▶ Work to do:
Show every line of the records below that contains the string "viewer", treating uppercase and lowercase as different.

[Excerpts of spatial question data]
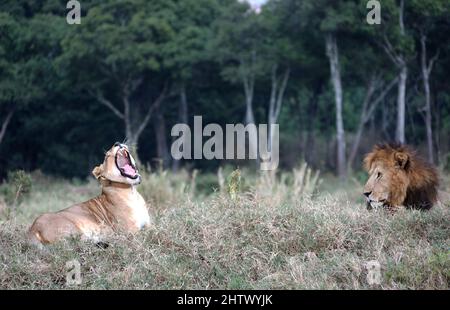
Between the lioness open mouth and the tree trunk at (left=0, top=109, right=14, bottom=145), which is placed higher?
the lioness open mouth

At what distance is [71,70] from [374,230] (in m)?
22.2

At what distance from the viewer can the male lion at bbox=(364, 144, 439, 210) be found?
28.5ft

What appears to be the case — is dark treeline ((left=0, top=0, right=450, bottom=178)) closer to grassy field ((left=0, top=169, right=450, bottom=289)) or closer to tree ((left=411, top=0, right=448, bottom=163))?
tree ((left=411, top=0, right=448, bottom=163))

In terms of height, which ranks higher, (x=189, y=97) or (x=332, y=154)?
(x=189, y=97)

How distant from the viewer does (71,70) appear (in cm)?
2870

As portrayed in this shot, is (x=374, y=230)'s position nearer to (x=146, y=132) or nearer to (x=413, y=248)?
(x=413, y=248)

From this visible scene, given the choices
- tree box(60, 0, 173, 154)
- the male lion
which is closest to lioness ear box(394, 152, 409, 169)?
the male lion

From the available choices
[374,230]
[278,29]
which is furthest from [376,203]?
[278,29]

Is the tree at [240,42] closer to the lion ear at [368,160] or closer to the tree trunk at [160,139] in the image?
the tree trunk at [160,139]

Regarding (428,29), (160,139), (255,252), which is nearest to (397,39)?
(428,29)

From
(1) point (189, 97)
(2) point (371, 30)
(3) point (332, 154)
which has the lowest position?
(3) point (332, 154)

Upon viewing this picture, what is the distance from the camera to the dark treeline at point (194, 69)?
25.3 m

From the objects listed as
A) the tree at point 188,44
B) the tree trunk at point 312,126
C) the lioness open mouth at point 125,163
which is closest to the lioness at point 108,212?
the lioness open mouth at point 125,163

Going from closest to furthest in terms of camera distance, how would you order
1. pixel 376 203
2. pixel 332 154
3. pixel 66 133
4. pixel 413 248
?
pixel 413 248 < pixel 376 203 < pixel 66 133 < pixel 332 154
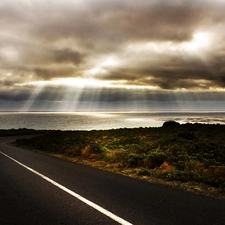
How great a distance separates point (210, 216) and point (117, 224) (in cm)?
207

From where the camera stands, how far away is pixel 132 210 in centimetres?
563

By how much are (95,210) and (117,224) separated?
3.26 feet

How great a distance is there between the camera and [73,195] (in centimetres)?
696

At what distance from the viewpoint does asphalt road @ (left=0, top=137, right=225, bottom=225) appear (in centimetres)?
510

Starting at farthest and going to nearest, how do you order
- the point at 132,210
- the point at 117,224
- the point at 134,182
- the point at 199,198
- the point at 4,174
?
the point at 4,174 < the point at 134,182 < the point at 199,198 < the point at 132,210 < the point at 117,224

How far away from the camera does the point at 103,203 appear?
6.20 metres

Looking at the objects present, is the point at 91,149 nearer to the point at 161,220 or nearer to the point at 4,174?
the point at 4,174

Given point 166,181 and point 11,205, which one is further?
point 166,181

▶ Complete answer:
At what distance from the viewer can the male lion at bbox=(364, 144, 439, 210) be found?
How distant from the viewer does (71,70) appear (in cm)?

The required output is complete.